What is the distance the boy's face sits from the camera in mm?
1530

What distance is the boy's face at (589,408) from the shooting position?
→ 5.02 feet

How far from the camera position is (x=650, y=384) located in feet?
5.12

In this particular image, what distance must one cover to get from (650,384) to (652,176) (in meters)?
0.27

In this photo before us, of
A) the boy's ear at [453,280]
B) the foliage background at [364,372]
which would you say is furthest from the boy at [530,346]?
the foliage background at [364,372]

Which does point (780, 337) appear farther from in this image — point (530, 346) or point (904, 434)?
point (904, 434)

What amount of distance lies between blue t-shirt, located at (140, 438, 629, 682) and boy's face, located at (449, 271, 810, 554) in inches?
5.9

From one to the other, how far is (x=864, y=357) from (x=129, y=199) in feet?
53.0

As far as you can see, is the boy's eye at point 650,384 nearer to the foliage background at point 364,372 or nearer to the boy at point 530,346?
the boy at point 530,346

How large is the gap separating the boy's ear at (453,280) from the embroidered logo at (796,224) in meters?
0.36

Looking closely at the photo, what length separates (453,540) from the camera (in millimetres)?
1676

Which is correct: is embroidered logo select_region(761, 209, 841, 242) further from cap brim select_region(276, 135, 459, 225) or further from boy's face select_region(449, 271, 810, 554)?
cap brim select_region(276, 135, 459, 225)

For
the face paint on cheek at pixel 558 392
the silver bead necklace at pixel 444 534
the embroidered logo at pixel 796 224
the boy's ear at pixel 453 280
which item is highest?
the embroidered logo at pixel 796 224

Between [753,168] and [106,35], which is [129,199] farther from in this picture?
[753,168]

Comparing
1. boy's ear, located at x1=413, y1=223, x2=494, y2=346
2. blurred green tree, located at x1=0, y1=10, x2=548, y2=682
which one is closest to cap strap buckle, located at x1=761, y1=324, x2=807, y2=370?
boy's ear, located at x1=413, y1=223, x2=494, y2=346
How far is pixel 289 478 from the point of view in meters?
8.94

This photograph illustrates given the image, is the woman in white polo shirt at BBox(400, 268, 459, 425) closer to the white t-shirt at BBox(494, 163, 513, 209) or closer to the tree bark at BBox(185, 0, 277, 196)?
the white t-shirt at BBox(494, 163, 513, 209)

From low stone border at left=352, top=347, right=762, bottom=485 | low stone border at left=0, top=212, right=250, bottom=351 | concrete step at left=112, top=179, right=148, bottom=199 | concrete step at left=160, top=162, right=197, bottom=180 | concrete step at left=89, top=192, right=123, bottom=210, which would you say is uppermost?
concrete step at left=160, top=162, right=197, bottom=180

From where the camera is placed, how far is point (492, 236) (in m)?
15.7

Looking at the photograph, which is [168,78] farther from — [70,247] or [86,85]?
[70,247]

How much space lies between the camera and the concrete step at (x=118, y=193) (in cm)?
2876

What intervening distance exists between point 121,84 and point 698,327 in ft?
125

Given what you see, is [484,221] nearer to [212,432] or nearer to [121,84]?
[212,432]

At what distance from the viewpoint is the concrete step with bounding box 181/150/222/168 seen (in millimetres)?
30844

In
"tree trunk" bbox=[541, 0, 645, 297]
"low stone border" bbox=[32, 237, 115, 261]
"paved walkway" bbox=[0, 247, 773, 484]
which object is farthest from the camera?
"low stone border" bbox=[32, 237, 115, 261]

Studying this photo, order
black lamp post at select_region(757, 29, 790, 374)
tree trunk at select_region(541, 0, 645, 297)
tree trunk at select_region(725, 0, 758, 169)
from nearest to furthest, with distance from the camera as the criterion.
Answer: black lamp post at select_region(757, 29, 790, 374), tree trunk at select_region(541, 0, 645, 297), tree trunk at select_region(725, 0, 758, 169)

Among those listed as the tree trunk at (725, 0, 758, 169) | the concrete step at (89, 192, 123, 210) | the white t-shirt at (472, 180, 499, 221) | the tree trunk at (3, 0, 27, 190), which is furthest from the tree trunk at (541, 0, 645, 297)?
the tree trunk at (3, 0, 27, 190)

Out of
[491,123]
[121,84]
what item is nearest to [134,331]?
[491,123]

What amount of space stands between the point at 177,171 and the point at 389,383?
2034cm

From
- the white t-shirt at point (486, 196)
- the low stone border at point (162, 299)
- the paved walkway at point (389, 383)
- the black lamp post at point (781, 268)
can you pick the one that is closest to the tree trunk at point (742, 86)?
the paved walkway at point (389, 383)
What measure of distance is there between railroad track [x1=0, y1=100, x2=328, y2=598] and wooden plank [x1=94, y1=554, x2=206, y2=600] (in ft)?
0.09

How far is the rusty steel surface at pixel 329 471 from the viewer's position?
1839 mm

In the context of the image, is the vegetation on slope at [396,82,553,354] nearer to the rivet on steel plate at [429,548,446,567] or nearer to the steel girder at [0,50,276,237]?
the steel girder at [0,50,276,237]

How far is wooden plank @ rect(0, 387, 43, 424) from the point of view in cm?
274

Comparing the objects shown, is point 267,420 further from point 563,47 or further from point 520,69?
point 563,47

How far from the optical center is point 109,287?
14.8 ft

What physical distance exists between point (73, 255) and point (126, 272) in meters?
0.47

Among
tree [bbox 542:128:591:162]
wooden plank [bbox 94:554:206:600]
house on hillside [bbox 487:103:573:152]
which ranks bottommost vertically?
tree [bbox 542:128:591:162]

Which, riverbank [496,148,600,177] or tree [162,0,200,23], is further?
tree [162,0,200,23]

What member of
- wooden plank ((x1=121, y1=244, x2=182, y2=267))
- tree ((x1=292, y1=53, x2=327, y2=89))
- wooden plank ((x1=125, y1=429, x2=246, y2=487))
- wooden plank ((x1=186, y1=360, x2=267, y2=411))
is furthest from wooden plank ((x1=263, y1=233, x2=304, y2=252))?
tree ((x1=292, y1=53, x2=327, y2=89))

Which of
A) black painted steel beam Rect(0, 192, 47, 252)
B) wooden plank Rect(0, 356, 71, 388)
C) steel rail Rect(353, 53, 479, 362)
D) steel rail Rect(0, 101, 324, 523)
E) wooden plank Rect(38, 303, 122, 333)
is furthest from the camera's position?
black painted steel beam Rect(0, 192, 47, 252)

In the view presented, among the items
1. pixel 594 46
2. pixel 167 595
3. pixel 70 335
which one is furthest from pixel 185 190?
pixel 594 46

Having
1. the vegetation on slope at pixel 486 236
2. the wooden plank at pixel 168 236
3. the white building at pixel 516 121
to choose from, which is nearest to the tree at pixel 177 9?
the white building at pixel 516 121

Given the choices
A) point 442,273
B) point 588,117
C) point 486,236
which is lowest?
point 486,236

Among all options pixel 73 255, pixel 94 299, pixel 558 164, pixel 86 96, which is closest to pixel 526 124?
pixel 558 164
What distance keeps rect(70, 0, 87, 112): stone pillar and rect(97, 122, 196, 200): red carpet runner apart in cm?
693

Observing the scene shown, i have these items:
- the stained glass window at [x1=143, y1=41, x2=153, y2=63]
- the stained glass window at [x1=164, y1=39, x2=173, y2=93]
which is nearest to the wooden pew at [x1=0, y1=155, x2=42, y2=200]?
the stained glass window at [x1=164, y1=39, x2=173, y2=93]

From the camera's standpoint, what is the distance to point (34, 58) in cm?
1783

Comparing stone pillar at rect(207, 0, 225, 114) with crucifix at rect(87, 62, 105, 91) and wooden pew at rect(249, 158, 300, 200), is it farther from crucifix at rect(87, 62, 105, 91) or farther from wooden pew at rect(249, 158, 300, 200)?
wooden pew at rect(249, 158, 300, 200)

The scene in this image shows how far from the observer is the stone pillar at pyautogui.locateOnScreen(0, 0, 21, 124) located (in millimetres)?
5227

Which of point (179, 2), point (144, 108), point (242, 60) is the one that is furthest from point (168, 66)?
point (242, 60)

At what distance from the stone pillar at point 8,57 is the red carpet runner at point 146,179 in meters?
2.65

▸ **Given request**:
Rewrite every line of the items above as a JSON list of strings, one string per line, leaving out the blank lines.

▸ **Solved problem**:
[
  "What is the distance the boy's face sits from the camera in mm?",
  "1530",
  "What distance is the boy's face at (589,408) from the shooting position?",
  "→ 5.02 feet",
  "How far from the camera position is (x=650, y=384) located in feet?",
  "5.12",
  "In this particular image, what distance must one cover to get from (650,384) to (652,176) (in meters)?",
  "0.27",
  "In this photo before us, of",
  "A) the boy's ear at [453,280]",
  "B) the foliage background at [364,372]",
  "which would you say is furthest from the boy at [530,346]?",
  "the foliage background at [364,372]",
  "Which does point (780, 337) appear farther from in this image — point (530, 346) or point (904, 434)?",
  "point (904, 434)",
  "What amount of distance lies between blue t-shirt, located at (140, 438, 629, 682) and boy's face, located at (449, 271, 810, 554) in inches?",
  "5.9",
  "From one to the other, how far is (x=864, y=357) from (x=129, y=199) in feet?",
  "53.0",
  "As far as you can see, is the boy's eye at point 650,384 nearer to the foliage background at point 364,372 or nearer to the boy at point 530,346?",
  "the boy at point 530,346",
  "How large is the gap separating the boy's ear at (453,280) from the embroidered logo at (796,224) in meters?",
  "0.36",
  "Looking closely at the photo, what length separates (453,540) from the camera (in millimetres)?",
  "1676",
  "Which is correct: is embroidered logo select_region(761, 209, 841, 242) further from cap brim select_region(276, 135, 459, 225) or further from boy's face select_region(449, 271, 810, 554)?",
  "cap brim select_region(276, 135, 459, 225)",
  "For",
  "the face paint on cheek at pixel 558 392",
  "the silver bead necklace at pixel 444 534",
  "the embroidered logo at pixel 796 224",
  "the boy's ear at pixel 453 280",
  "which item is highest?",
  "the embroidered logo at pixel 796 224",
  "Between [753,168] and [106,35], which is [129,199] farther from in this picture?",
  "[753,168]",
  "Comparing",
  "1. boy's ear, located at x1=413, y1=223, x2=494, y2=346",
  "2. blurred green tree, located at x1=0, y1=10, x2=548, y2=682",
  "which one is closest to cap strap buckle, located at x1=761, y1=324, x2=807, y2=370?",
  "boy's ear, located at x1=413, y1=223, x2=494, y2=346",
  "How far is pixel 289 478 from the point of view in meters?",
  "8.94",
  "This photograph illustrates given the image, is the woman in white polo shirt at BBox(400, 268, 459, 425) closer to the white t-shirt at BBox(494, 163, 513, 209) or closer to the tree bark at BBox(185, 0, 277, 196)?",
  "the white t-shirt at BBox(494, 163, 513, 209)",
  "From low stone border at left=352, top=347, right=762, bottom=485 | low stone border at left=0, top=212, right=250, bottom=351 | concrete step at left=112, top=179, right=148, bottom=199 | concrete step at left=160, top=162, right=197, bottom=180 | concrete step at left=89, top=192, right=123, bottom=210, which would you say is uppermost?",
  "concrete step at left=160, top=162, right=197, bottom=180",
  "From where the camera is placed, how far is point (492, 236) (in m)?",
  "15.7",
  "Looking at the photograph, which is [168,78] farther from — [70,247] or [86,85]?",
  "[70,247]",
  "How much space lies between the camera and the concrete step at (x=118, y=193) (in cm)?",
  "2876",
  "What intervening distance exists between point 121,84 and point 698,327 in ft?",
  "125",
  "Given what you see, is [484,221] nearer to [212,432] or nearer to [121,84]?",
  "[212,432]",
  "At what distance from the viewpoint is the concrete step with bounding box 181/150/222/168 seen (in millimetres)?",
  "30844",
  "In",
  "\"tree trunk\" bbox=[541, 0, 645, 297]",
  "\"low stone border\" bbox=[32, 237, 115, 261]",
  "\"paved walkway\" bbox=[0, 247, 773, 484]",
  "which object is farthest from the camera?",
  "\"low stone border\" bbox=[32, 237, 115, 261]",
  "Studying this photo, order",
  "black lamp post at select_region(757, 29, 790, 374)",
  "tree trunk at select_region(541, 0, 645, 297)",
  "tree trunk at select_region(725, 0, 758, 169)",
  "from nearest to furthest, with distance from the camera as the criterion.",
  "Answer: black lamp post at select_region(757, 29, 790, 374), tree trunk at select_region(541, 0, 645, 297), tree trunk at select_region(725, 0, 758, 169)",
  "Among those listed as the tree trunk at (725, 0, 758, 169) | the concrete step at (89, 192, 123, 210) | the white t-shirt at (472, 180, 499, 221) | the tree trunk at (3, 0, 27, 190), which is furthest from the tree trunk at (541, 0, 645, 297)?",
  "the tree trunk at (3, 0, 27, 190)",
  "Out of",
  "[491,123]",
  "[121,84]",
  "what item is nearest to [134,331]?",
  "[491,123]",
  "What amount of space stands between the point at 177,171 and the point at 389,383?",
  "2034cm",
  "From",
  "- the white t-shirt at point (486, 196)",
  "- the low stone border at point (162, 299)",
  "- the paved walkway at point (389, 383)",
  "- the black lamp post at point (781, 268)",
  "can you pick the one that is closest to the tree trunk at point (742, 86)?",
  "the paved walkway at point (389, 383)",
  "What measure of distance is there between railroad track [x1=0, y1=100, x2=328, y2=598] and wooden plank [x1=94, y1=554, x2=206, y2=600] (in ft)?",
  "0.09",
  "How far is the rusty steel surface at pixel 329 471 from the viewer's position?",
  "1839 mm",
  "In the context of the image, is the vegetation on slope at [396,82,553,354] nearer to the rivet on steel plate at [429,548,446,567] or nearer to the steel girder at [0,50,276,237]?",
  "the steel girder at [0,50,276,237]",
  "How far is wooden plank @ rect(0, 387, 43, 424) from the point of view in cm?",
  "274",
  "Comparing the objects shown, is point 267,420 further from point 563,47 or further from point 520,69?",
  "point 563,47",
  "How far from the optical center is point 109,287?",
  "14.8 ft",
  "What physical distance exists between point (73, 255) and point (126, 272) in meters?",
  "0.47",
  "Among",
  "tree [bbox 542:128:591:162]",
  "wooden plank [bbox 94:554:206:600]",
  "house on hillside [bbox 487:103:573:152]",
  "which ranks bottommost vertically?",
  "tree [bbox 542:128:591:162]",
  "Which, riverbank [496,148,600,177] or tree [162,0,200,23], is further?",
  "tree [162,0,200,23]",
  "What member of",
  "- wooden plank ((x1=121, y1=244, x2=182, y2=267))",
  "- tree ((x1=292, y1=53, x2=327, y2=89))",
  "- wooden plank ((x1=125, y1=429, x2=246, y2=487))",
  "- wooden plank ((x1=186, y1=360, x2=267, y2=411))",
  "is furthest from wooden plank ((x1=263, y1=233, x2=304, y2=252))?",
  "tree ((x1=292, y1=53, x2=327, y2=89))",
  "Which of",
  "A) black painted steel beam Rect(0, 192, 47, 252)",
  "B) wooden plank Rect(0, 356, 71, 388)",
  "C) steel rail Rect(353, 53, 479, 362)",
  "D) steel rail Rect(0, 101, 324, 523)",
  "E) wooden plank Rect(38, 303, 122, 333)",
  "is furthest from the camera's position?",
  "black painted steel beam Rect(0, 192, 47, 252)",
  "In the view presented, among the items",
  "1. pixel 594 46",
  "2. pixel 167 595",
  "3. pixel 70 335",
  "which one is furthest from pixel 185 190?",
  "pixel 594 46",
  "Having",
  "1. the vegetation on slope at pixel 486 236",
  "2. the wooden plank at pixel 168 236",
  "3. the white building at pixel 516 121",
  "to choose from, which is nearest to the tree at pixel 177 9?",
  "the white building at pixel 516 121",
  "Given the choices",
  "A) point 442,273",
  "B) point 588,117",
  "C) point 486,236",
  "which is lowest?",
  "point 486,236",
  "Among all options pixel 73 255, pixel 94 299, pixel 558 164, pixel 86 96, which is closest to pixel 526 124?",
  "pixel 558 164",
  "What distance keeps rect(70, 0, 87, 112): stone pillar and rect(97, 122, 196, 200): red carpet runner apart in cm?",
  "693",
  "Observing the scene shown, i have these items:",
  "- the stained glass window at [x1=143, y1=41, x2=153, y2=63]",
  "- the stained glass window at [x1=164, y1=39, x2=173, y2=93]",
  "which is nearest to the wooden pew at [x1=0, y1=155, x2=42, y2=200]?",
  "the stained glass window at [x1=164, y1=39, x2=173, y2=93]",
  "From the camera's standpoint, what is the distance to point (34, 58) in cm?",
  "1783",
  "Comparing stone pillar at rect(207, 0, 225, 114) with crucifix at rect(87, 62, 105, 91) and wooden pew at rect(249, 158, 300, 200), is it farther from crucifix at rect(87, 62, 105, 91) or farther from wooden pew at rect(249, 158, 300, 200)?",
  "wooden pew at rect(249, 158, 300, 200)",
  "The scene in this image shows how far from the observer is the stone pillar at pyautogui.locateOnScreen(0, 0, 21, 124) located (in millimetres)?",
  "5227",
  "Which of point (179, 2), point (144, 108), point (242, 60) is the one that is furthest from point (168, 66)?",
  "point (242, 60)",
  "At what distance from the stone pillar at point 8,57 is the red carpet runner at point 146,179 in meters?",
  "2.65"
]